— start Article —

The driver can either manage its queue length itself, or it
can use the DCMD_IO_NET_MAX_QUEUE devctl which tell io-net to
enforce the limit. And yes, errno is set.

-seanb

Sean_Boudreau1 · June 17, 2002, 6:34pm

If io-net is enforcing the limit, it increments a
counter when the driver gets a packet, and decrements
it when the driver calls ion->tx_done() on a packet.
If the number of packets in the driver is at the limit,
the driver won’t see anymore until some outstanding
are released: io-net calls tx_done() on the packet and
returns the error in the interim.

-seanb

Shaun Jackman <sjackman@nospam.vortek.com> wrote:

I noticed in pcnet_transmit_packets() (the rx_down function) the driver
never actually refuses a packet. So, io-net must be returning ENOBUFS to me
like you said. My problem is that once I receive a single
TX_DOWN_FAILED/ENOBUFS, I can no longer send any packets. Any attempt to
send a packet results in this error. So, what mechanism does io-net use to
enforce this limit? How does it calculate the number of outstanding packets?
I think somehow I’m not playing by the rules, and io-net is believing that
some number of packets that have actually been sent are unaccounted for.

Thanks,
Shaun

Sean Boudreau <> seanb@qnx.com> > wrote in message
news:aekqmk$6pa$> 1@nntp.qnx.com> …

The driver can either manage its queue length itself, or it
can use the DCMD_IO_NET_MAX_QUEUE devctl which tell io-net to
enforce the limit. And yes, errno is set.

— end Article —
— start Entries provided —

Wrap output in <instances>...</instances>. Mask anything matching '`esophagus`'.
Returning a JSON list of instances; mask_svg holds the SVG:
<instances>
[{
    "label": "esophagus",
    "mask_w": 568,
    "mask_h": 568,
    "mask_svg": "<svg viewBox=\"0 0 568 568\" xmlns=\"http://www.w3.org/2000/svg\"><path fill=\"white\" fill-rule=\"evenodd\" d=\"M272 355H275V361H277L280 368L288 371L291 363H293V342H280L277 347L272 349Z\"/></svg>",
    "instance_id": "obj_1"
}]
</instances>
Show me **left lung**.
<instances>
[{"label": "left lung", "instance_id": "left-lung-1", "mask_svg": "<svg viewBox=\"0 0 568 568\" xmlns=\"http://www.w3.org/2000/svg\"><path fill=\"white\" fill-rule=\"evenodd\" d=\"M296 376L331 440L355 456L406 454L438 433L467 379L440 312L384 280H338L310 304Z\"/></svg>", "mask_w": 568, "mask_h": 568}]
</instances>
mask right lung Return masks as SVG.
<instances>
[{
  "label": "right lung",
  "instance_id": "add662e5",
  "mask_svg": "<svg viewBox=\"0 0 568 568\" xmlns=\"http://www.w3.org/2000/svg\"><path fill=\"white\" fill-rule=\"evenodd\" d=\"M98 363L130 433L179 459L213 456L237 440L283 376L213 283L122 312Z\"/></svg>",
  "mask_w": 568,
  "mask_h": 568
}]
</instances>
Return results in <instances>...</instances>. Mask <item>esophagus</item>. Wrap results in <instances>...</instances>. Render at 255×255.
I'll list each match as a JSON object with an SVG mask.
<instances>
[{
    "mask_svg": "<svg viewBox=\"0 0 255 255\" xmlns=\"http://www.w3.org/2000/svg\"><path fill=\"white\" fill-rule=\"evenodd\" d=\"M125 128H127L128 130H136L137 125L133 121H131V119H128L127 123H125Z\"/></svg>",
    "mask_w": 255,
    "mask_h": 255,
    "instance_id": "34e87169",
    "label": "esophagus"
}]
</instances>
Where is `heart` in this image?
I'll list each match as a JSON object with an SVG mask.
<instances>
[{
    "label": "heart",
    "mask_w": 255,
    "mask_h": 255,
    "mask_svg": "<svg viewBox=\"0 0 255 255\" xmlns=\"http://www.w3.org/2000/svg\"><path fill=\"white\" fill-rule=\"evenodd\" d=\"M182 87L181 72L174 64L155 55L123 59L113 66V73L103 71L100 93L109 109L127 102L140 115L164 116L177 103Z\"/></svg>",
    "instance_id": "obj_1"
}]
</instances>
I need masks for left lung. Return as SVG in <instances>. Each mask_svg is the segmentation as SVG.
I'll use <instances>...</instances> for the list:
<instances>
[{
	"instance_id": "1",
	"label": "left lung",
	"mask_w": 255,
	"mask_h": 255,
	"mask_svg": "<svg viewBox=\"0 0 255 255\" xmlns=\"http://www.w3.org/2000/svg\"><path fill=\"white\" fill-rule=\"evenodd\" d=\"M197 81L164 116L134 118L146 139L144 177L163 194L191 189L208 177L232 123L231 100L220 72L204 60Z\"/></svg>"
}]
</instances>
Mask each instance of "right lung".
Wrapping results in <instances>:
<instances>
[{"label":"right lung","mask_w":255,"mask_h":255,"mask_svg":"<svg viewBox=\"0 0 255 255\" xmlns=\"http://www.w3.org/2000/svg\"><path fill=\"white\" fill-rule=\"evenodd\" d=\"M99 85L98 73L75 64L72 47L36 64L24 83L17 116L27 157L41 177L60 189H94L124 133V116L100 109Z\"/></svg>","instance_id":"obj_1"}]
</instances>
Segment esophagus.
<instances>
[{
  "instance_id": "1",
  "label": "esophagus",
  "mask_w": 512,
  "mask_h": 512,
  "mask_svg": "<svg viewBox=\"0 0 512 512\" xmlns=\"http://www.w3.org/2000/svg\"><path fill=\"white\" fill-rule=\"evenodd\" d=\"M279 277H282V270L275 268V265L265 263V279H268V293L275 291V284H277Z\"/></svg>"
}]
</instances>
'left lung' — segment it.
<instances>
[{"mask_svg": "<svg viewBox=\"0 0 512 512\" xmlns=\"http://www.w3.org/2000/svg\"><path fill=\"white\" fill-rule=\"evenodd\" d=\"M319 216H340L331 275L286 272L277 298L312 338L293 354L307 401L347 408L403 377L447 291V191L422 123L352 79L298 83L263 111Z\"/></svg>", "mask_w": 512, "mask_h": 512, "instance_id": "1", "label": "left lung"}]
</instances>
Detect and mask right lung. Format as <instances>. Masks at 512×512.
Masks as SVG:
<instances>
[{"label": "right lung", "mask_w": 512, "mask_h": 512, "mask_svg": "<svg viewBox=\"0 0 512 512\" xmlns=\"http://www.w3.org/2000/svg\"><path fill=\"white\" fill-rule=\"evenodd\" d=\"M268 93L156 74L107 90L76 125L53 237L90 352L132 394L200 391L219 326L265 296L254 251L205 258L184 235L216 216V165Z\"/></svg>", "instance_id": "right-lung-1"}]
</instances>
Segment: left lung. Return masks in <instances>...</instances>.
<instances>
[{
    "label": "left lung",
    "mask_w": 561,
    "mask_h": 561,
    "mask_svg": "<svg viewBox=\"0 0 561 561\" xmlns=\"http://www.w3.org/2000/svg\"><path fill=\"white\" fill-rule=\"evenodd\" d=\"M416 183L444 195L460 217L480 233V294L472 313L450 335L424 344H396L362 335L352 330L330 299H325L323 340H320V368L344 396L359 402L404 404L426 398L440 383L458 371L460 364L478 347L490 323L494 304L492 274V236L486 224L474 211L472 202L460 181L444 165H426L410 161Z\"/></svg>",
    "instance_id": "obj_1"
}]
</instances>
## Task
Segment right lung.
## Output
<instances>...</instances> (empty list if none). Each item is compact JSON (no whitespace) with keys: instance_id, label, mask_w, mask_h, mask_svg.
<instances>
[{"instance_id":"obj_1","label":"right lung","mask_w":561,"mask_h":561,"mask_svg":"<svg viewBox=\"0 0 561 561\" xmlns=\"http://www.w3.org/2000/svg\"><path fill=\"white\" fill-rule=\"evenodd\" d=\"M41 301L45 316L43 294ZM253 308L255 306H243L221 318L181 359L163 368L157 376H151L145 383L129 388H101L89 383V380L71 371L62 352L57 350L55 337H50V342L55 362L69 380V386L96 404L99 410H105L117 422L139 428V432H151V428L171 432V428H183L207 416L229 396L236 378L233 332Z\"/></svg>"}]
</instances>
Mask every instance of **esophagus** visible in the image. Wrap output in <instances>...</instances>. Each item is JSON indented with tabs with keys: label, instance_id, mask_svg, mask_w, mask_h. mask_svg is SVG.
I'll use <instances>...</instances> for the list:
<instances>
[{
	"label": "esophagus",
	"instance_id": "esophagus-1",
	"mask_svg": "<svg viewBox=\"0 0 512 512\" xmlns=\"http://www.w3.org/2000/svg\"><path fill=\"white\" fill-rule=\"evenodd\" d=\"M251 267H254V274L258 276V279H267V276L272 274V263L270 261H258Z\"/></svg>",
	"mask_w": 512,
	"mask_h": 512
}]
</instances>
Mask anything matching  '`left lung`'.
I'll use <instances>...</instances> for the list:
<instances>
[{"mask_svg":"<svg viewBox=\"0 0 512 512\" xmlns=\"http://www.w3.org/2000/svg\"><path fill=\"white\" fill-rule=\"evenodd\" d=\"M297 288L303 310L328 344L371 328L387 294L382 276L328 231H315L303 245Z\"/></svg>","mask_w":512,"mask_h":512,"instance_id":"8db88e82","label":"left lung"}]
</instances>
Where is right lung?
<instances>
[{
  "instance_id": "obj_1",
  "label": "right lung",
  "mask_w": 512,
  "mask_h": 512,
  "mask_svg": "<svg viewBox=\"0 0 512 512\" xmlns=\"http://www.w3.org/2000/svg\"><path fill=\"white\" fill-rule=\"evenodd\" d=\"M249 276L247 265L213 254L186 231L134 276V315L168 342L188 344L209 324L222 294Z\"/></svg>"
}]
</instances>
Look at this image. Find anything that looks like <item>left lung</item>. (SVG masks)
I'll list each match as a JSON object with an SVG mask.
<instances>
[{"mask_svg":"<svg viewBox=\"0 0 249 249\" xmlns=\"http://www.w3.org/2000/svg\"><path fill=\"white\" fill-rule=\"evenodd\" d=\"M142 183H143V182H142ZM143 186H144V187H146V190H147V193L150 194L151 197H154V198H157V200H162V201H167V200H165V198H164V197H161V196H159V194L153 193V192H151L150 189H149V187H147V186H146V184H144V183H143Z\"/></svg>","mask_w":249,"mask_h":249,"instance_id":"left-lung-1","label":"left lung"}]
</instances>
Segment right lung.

— end Entries provided —

### Objective
Answer these questions about the io-net thread, one line each:
1. Which devctl tells io-net to enforce the queue limit for a driver?
2. When io-net enforces the limit, what driver call causes it to decrement its packet counter?
3. In which function did Shaun notice that the driver never refuses a packet?
The segmentation data is unrelated to the io-net thread.

### Exercise solution
1. DCMD_IO_NET_MAX_QUEUE
2. ion->tx_done() on a packet
3. pcnet_transmit_packets()